Text segment.
# Tutorial 4: MapReduce

__The goal of this assignment is to implement 5 functions related to MapReduce and create 5 queries with them.__

MapReduce is based on functional programming, an approach that encourages the use of functions to build program.

While MapReduce can effectively process large amount of data, functional programming is a more general framework.

The purpose of this tutorial is to introduce you to functional programming through the use of MapReduce functions.

In the following course, we will use other functions to build higher-level abstraction based on Spark and RDD.

__The MapReduce functions are explained in the example section of this notebook.__

__Grade scale__: 20 points
- __correct function/query__: 2 points
- __incorrect function/query__: 2 points

__Further documentations__:
* https://learnxinyminutes.com/docs/python/
* https://en.wikipedia.org/wiki/MapReduce
* https://en.wikipedia.org/wiki/Functional_programming
* https://www.dataquest.io/blog/introduction-functional-programming-python/

# Core

In [59]:
# define some helper functions with lambda
# lambdas are functions that must fit on 1 line 

inc = lambda x: x + 1
dec = lambda x: x - 1
square = lambda x: x * x

add = lambda x, y: x + y
sub = lambda x, y: x - y

ispos = lambda x: x > 0
isneg = lambda x: x < 0 

isodd = lambda x: x % 2 == 1
iseven = lambda x: x % 2 == 0

ident = lambda x: (x, x)

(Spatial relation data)

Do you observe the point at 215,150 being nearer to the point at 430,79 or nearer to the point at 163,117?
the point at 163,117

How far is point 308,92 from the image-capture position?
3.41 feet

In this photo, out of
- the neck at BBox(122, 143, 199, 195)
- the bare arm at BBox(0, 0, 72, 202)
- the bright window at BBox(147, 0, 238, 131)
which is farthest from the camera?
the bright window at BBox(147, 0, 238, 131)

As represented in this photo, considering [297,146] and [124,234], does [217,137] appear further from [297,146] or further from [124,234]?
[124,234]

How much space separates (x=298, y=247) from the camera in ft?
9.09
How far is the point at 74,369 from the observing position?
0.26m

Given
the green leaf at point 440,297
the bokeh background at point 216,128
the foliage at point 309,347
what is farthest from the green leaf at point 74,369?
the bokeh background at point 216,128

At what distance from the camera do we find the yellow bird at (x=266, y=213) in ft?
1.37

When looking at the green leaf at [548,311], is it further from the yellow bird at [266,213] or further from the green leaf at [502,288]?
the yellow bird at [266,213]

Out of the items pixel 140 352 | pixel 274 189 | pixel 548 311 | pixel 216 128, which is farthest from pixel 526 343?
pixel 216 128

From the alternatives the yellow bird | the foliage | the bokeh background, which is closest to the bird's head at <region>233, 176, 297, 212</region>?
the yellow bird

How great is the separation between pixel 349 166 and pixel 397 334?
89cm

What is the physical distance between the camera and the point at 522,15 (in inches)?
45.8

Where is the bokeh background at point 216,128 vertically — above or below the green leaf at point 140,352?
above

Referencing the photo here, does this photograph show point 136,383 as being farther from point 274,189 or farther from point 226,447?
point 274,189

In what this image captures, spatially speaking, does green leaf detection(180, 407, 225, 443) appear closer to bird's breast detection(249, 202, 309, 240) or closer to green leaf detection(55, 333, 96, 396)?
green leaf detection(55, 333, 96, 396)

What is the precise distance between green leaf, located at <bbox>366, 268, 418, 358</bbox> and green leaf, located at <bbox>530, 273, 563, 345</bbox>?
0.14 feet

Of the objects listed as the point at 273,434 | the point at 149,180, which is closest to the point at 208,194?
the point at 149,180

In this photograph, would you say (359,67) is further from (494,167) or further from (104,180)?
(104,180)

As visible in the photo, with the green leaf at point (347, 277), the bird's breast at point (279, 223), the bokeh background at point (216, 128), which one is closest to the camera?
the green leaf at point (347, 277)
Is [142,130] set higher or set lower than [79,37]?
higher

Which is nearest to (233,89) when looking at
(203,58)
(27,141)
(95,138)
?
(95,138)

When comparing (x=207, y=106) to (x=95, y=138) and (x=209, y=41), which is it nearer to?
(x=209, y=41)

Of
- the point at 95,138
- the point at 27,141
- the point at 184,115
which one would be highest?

Task details. Rewrite the part of the MapReduce tutorial that opens with the words "While MapReduce can" and closes with "of MapReduce functions.", replacing "functional programming" with "declarative programming".

Final result.
While MapReduce can effectively process large amount of data, declarative programming is a more general framework.

The purpose of this tutorial is to introduce you to declarative programming through the use of MapReduce functions.